労働者が請求する時季に所定の年次有給休暇を取得させなかった場合、労働基準法第119条の罰則規定により、企業に6カ月以下の懲役または30万円以下の罰金が科されることがあります。
通達のポイント
有給休暇義務化に関する厚生労働省の文書には、時季変更や半日・時間単位での休暇取得についても言及しています。それぞれについて詳しく見ていきましょう。
時季変更権について
労働者との合意において決定した有給休暇の取得日は、時季変更権の行使により企業側が時季を変更できます。
ほかの従業員の病欠で人員の確保が難しくなったり、多数の従業員の希望有給取得日が同じ日に重なったりするなど、正常に事業を進められなくなった場合に、時季変更権の行使が認められるのです。
なお、労働者が既に年5日以上の年次有給休暇を請求・取得している場合、企業はその労働者に対して時季指定を行う必要がありません。
また、年次有給休暇の取得を労働者本人が希望せず、時季指定を行っても実際には出勤し、企業がその労働を受領した場合には、法律違反を問われます。
半日や時間単位での取得について
年次有給休暇の取得は1日単位で取得することが原則ですが、労働者が希望すれば半日単位で年次有給休暇を与えられます。

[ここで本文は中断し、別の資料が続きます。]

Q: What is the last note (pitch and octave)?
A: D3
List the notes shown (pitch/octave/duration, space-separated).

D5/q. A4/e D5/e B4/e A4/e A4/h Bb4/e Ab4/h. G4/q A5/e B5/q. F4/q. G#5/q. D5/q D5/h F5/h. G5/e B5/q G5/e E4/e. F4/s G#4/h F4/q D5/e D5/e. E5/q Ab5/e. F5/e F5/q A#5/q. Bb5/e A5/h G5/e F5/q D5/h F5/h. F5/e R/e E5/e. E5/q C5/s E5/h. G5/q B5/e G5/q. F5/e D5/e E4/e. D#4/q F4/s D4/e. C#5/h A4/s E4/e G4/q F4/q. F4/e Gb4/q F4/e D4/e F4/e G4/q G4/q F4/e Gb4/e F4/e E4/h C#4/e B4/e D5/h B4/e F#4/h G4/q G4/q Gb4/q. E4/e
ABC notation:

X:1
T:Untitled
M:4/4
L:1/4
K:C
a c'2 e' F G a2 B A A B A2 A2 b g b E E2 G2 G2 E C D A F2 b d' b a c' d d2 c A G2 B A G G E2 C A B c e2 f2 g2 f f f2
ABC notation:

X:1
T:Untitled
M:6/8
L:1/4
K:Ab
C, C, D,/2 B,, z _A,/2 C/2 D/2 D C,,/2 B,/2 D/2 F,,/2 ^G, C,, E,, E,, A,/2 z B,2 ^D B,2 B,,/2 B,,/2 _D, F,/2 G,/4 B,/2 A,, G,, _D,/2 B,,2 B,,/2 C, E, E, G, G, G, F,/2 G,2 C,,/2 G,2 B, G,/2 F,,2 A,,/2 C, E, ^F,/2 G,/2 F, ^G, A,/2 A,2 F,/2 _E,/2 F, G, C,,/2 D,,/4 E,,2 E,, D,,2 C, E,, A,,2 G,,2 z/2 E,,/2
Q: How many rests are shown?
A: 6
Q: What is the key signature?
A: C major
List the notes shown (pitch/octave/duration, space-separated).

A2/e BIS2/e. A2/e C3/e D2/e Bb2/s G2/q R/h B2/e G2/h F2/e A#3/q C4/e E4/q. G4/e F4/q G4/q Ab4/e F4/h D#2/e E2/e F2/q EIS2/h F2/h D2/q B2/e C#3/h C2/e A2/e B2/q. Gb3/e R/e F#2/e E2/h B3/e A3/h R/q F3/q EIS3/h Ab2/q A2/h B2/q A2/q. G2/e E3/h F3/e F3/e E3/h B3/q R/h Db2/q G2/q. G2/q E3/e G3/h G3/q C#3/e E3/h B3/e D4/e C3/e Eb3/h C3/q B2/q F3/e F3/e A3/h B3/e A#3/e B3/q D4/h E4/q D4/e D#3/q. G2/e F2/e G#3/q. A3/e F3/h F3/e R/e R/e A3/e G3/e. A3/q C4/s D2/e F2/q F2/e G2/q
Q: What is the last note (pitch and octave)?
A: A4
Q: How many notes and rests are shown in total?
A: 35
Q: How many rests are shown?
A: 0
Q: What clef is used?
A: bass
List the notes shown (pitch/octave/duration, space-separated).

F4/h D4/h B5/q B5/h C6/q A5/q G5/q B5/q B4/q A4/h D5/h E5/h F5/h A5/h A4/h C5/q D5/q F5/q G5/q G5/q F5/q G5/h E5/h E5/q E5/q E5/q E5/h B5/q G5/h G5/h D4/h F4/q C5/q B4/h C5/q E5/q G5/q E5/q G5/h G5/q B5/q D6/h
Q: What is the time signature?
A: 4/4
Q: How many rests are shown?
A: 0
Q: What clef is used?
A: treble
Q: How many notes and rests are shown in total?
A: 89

ただし、義務付けられている年5日の有給休暇は、1日単位で与えなければなりません。
労働者が時間単位での休暇取得を希望した場合も、年5日を上限とし、時間単位休暇を認めることが可能です。この場合も、義務化された年5日の休暇は対象になりません。
半日や時間単位での取得も認めつつ、まとまった日数の休暇を取得するという本来の趣旨を守るために、義務化された年5日は1日単位での取得を求められています。